Each record must appear in your answer exactly as it does below.

[Records from a dataset]
■ ■ ■ ■ ■
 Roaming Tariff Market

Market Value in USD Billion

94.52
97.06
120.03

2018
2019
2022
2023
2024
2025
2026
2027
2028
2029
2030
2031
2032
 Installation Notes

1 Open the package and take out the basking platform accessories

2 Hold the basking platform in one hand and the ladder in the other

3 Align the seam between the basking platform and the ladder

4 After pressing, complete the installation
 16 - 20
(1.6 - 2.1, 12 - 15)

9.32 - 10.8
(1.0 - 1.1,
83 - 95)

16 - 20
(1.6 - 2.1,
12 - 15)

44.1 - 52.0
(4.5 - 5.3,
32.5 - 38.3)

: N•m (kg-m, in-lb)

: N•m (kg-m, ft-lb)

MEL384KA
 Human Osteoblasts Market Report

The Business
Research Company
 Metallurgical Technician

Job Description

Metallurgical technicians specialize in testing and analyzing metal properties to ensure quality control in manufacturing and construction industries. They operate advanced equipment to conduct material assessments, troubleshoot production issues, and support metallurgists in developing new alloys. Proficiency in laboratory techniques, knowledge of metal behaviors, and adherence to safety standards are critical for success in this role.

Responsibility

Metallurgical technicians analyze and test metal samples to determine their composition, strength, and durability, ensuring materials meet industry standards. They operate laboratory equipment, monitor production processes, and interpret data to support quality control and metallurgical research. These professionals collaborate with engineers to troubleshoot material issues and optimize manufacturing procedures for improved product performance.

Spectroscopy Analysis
■ ■ ■ ■ ■
### Output of the exercise
 Roaming Tariff Market

Market Value in USD Billion

94.52
97.06
120.03

2018
2019
2022
2023
2024
2025
2026
2027
2028
2029
2030
2031
2032
 Installation Notes

1 Open the package and take out the basking platform accessories

2 Hold the basking platform in one hand and the ladder in the other

3 Align the seam between the basking platform and the ladder

4 After pressing, complete the installation
 16 - 20
(1.6 - 2.1, 12 - 15)

9.32 - 10.8
(1.0 - 1.1,
83 - 95)

16 - 20
(1.6 - 2.1,
12 - 15)

44.1 - 52.0
(4.5 - 5.3,
32.5 - 38.3)

: N•m (kg-m, in-lb)

: N•m (kg-m, ft-lb)

MEL384KA
 Human Osteoblasts Market Report

The Business
Research Company
 Metallurgical Technician

Job Description

Metallurgical technicians specialize in testing and analyzing metal properties to ensure quality control in manufacturing and construction industries. They operate advanced equipment to conduct material assessments, troubleshoot production issues, and support metallurgists in developing new alloys. Proficiency in laboratory techniques, knowledge of metal behaviors, and adherence to safety standards are critical for success in this role.

Responsibility

Metallurgical technicians analyze and test metal samples to determine their composition, strength, and durability, ensuring materials meet industry standards. They operate laboratory equipment, monitor production processes, and interpret data to support quality control and metallurgical research. These professionals collaborate with engineers to troubleshoot material issues and optimize manufacturing procedures for improved product performance.

Spectroscopy Analysis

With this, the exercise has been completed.